How Chatbots and Notetakers Can Destroy Attorney-Client Privilege

On Behalf of | Jul 16, 2026 | Criminal Defense, Federal Crimes, Felonies |

Chatbots Don’t Have Attorney-Client Privilege and Can Be Used Against Defendants

There are ongoing issues surrounding the use of artificial intelligence and the legal community, particularly about traditional safeguards for clients and if they are applicable with the new technology. Generally speaking, if you or a loved one are under investigation or facing criminal charges, one of the most valuable things you have is the ability to speak candidly with your attorney. The attorney-client privilege exists so that you can tell your lawyer the whole truth, including the bad facts, without worrying that the government will one day read your words back to a jury. However, artificial intelligence tools are quietly eroding that protection. Not because anyone intended it, but because the way people use AI does not fit the way privilege law works. As we previously covered, a judge earlier this year ruled that an individuals use of Athropic’s Claude to analyze his legal situation was not protected by attorney-client privilege.
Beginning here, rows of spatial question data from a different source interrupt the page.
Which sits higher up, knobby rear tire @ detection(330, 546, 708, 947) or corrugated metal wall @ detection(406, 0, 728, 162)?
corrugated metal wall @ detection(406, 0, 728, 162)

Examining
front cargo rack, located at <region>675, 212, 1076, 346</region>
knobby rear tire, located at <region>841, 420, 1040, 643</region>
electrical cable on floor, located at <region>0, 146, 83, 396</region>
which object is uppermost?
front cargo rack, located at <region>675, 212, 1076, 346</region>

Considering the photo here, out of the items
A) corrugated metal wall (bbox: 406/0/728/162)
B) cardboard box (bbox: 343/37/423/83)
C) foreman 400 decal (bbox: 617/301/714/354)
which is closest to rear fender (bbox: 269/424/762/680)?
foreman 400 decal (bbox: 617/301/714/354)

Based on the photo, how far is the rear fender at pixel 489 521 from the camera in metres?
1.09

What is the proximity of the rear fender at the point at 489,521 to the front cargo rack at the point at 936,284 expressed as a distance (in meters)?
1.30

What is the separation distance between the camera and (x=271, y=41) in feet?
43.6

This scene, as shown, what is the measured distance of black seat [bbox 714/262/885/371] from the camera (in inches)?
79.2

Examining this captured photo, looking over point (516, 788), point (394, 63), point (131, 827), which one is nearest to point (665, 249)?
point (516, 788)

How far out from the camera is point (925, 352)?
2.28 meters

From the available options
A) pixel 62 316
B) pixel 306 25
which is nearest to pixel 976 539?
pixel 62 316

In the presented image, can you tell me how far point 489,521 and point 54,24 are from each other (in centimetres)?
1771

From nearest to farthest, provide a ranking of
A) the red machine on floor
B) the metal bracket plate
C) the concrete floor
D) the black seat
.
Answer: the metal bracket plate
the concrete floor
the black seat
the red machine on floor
In the end, a criminal defendant’s private brainstorming about his own defense became evidence in the government’s hands. Courts are not uniform on this matter yet, with many yet to weigh in on the matter, but regardless no one facing criminal charges should be betting their liberty on which line of cases a judge will follow.
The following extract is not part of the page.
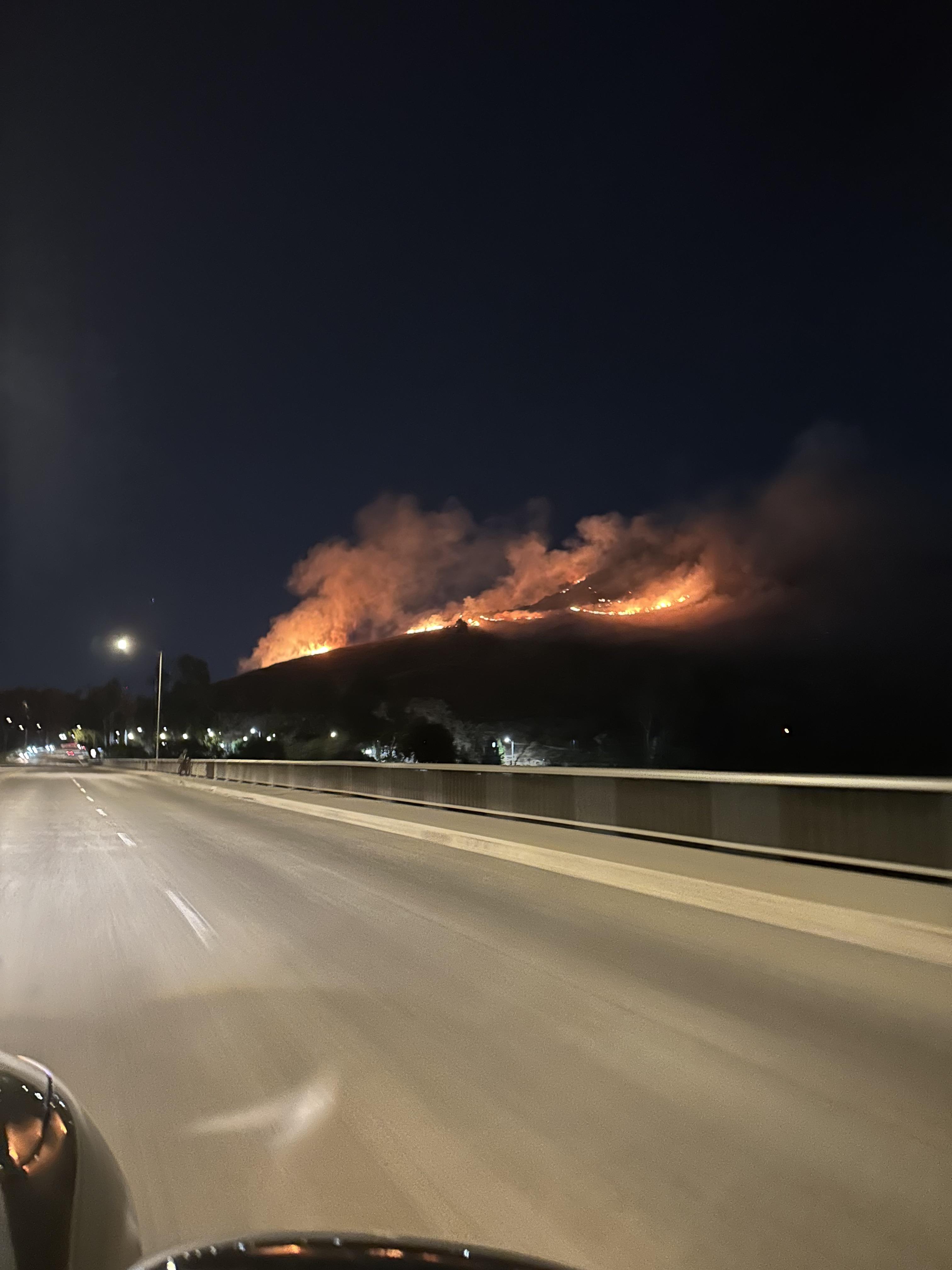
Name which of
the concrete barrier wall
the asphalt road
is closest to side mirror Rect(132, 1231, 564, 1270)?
the asphalt road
AI Notetakers and Their Inherent Risks

Another problem for privilege emerging is one most people never think about, because the AI can join conversation on its own. AI notetakers, the bots that sit in on Zoom, Teams, and Google Meet calls to transcribe and summarize, turn everything said in a meeting into stored data. That data may be retained indefinitely, used to train models, sold, or could exposed in a breach. In practice, theoretically a notetaker on a call with between a lawyer and their client could disclose that conversation to a third party without the right safeguards in place. That is precisely the disclosure that can defeat privilege. It also creates a permanent, searchable transcript of exactly the discussion you least want preserved, one that captures every offhand remark, every misstatement, and every bad joke, with no context and sometimes with the wrong speaker attached to the wrong quote as the technology is not without its limits. 
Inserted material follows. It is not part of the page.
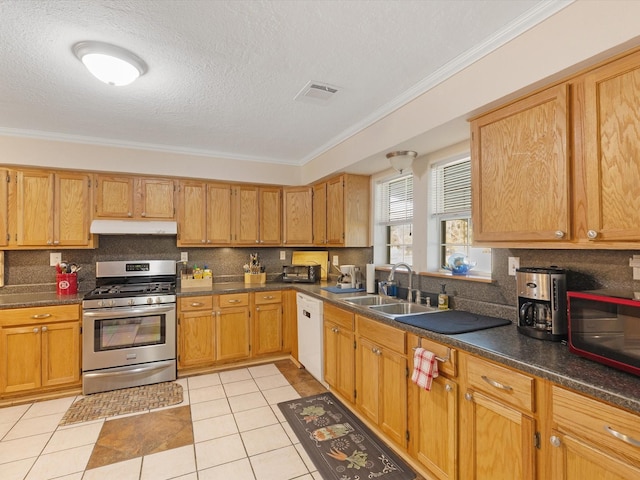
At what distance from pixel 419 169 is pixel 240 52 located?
1776 millimetres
This technology, along with court’s rulings make clear that anyone facing charges should not type the facts of their case into ChatGPT, Claude, Gemini, Copilot, or any other public AI tool. Not to “understand the charges,” not to check whether your lawyer is right, not to draft a timeline. Assume anything you enter can end up in the government’s hands. Under no circumstances should one let an AI notetaker sit in on any call with your attorney. Check the participant list before every video meeting and object if a bot is present. Do not upload documents such as discovery, police reports, financial records, or any other potentially incriminating or privileged information into an AI tool for summarizing. While AI is certainly useful in many ways, it should be used by your defense team, in a secure environment, at counsel’s direction (if at all), not by a non-lawyer who does not have some of the same protections for privacy. Privilege is not automatic. If you are under investigation or charged with a crime, close the chatbot and call a lawyer who can advise you and keep your information safe from other parties.